→ **WHAT YOU ARE ASKED TO DO**: Copy the items word for word, from the beginning through the line containing "4. ocean water, located", and include that line.

→ **PROVIDED ENTRIES**:

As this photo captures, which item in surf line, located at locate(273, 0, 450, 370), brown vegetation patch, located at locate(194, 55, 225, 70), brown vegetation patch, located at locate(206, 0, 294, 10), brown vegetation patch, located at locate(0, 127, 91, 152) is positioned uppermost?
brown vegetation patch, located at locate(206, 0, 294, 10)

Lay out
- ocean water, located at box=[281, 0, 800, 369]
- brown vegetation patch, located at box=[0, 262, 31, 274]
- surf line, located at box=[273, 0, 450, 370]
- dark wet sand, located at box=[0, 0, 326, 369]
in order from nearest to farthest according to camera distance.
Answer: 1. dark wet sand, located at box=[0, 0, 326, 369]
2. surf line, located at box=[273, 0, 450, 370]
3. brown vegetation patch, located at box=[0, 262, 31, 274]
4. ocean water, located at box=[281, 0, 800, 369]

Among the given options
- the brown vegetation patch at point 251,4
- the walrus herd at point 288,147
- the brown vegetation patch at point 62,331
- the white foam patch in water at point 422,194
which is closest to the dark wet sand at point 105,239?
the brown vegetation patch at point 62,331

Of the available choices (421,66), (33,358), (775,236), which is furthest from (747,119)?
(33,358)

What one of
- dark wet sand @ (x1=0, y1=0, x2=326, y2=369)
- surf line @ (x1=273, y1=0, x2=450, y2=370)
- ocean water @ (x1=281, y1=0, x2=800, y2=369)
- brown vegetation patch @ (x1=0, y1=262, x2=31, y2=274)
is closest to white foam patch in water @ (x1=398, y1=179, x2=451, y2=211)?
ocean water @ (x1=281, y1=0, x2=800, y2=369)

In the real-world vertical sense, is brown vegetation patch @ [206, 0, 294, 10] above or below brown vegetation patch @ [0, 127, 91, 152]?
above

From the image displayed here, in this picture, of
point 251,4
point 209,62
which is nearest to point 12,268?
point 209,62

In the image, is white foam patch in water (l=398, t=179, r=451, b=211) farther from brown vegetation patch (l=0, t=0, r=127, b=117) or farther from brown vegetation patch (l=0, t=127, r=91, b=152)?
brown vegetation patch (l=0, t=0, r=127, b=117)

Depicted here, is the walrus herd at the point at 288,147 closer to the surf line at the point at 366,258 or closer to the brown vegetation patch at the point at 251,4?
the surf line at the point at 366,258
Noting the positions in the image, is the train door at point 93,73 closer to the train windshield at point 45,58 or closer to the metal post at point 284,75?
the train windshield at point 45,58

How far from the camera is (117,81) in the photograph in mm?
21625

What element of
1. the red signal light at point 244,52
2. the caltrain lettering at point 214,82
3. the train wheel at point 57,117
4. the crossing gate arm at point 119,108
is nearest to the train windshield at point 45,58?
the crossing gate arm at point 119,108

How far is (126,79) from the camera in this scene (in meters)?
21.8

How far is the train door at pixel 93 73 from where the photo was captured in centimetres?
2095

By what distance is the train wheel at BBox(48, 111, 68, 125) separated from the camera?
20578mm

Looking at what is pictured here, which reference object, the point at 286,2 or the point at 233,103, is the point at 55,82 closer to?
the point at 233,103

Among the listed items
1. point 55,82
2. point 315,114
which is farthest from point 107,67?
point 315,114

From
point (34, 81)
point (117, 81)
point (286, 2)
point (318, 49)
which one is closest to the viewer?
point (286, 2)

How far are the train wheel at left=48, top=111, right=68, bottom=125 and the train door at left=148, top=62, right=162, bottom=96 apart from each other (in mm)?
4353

→ **EXERCISE SOLUTION**:
As this photo captures, which item in surf line, located at locate(273, 0, 450, 370), brown vegetation patch, located at locate(194, 55, 225, 70), brown vegetation patch, located at locate(206, 0, 294, 10), brown vegetation patch, located at locate(0, 127, 91, 152) is positioned uppermost?
brown vegetation patch, located at locate(206, 0, 294, 10)

Lay out
- ocean water, located at box=[281, 0, 800, 369]
- brown vegetation patch, located at box=[0, 262, 31, 274]
- surf line, located at box=[273, 0, 450, 370]
- dark wet sand, located at box=[0, 0, 326, 369]
in order from nearest to farthest according to camera distance.
Answer: 1. dark wet sand, located at box=[0, 0, 326, 369]
2. surf line, located at box=[273, 0, 450, 370]
3. brown vegetation patch, located at box=[0, 262, 31, 274]
4. ocean water, located at box=[281, 0, 800, 369]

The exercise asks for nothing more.